▶ _Entries provided_:
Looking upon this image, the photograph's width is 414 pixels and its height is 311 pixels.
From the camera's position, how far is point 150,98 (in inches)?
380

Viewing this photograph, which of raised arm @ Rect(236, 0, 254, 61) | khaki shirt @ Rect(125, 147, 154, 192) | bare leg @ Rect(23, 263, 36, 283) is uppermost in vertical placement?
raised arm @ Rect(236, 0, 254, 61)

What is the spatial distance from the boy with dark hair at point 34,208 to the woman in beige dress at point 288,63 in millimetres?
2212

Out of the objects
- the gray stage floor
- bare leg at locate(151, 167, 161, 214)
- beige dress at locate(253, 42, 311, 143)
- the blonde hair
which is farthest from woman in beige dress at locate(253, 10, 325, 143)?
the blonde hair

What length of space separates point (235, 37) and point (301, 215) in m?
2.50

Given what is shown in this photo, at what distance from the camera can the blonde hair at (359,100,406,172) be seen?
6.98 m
* * *
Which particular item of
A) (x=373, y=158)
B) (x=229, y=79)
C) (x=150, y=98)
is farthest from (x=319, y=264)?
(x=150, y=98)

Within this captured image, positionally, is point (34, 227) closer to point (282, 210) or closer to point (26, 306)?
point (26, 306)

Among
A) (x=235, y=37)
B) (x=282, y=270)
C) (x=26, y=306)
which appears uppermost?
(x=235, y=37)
--
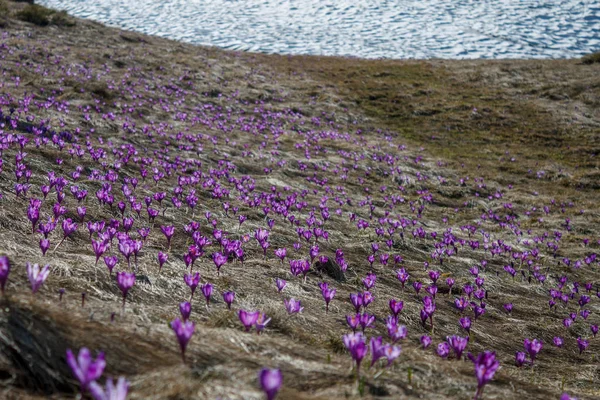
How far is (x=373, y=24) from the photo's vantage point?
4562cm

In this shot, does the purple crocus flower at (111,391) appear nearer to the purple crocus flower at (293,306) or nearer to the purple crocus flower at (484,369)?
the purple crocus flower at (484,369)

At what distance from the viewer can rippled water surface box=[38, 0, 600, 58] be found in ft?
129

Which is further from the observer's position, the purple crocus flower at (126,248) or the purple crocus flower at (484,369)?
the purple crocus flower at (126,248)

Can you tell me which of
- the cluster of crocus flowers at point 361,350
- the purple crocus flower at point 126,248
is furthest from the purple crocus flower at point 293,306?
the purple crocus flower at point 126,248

▶ _Instructions to follow_:
Show every line of the records that contains the word "bare". Case counts.

▶ _Response below_:
Viewing this photograph, which of raised arm @ Rect(236, 0, 254, 61) | khaki shirt @ Rect(125, 147, 154, 192) | bare leg @ Rect(23, 263, 36, 283) is uppermost in vertical placement?
- bare leg at locate(151, 167, 161, 214)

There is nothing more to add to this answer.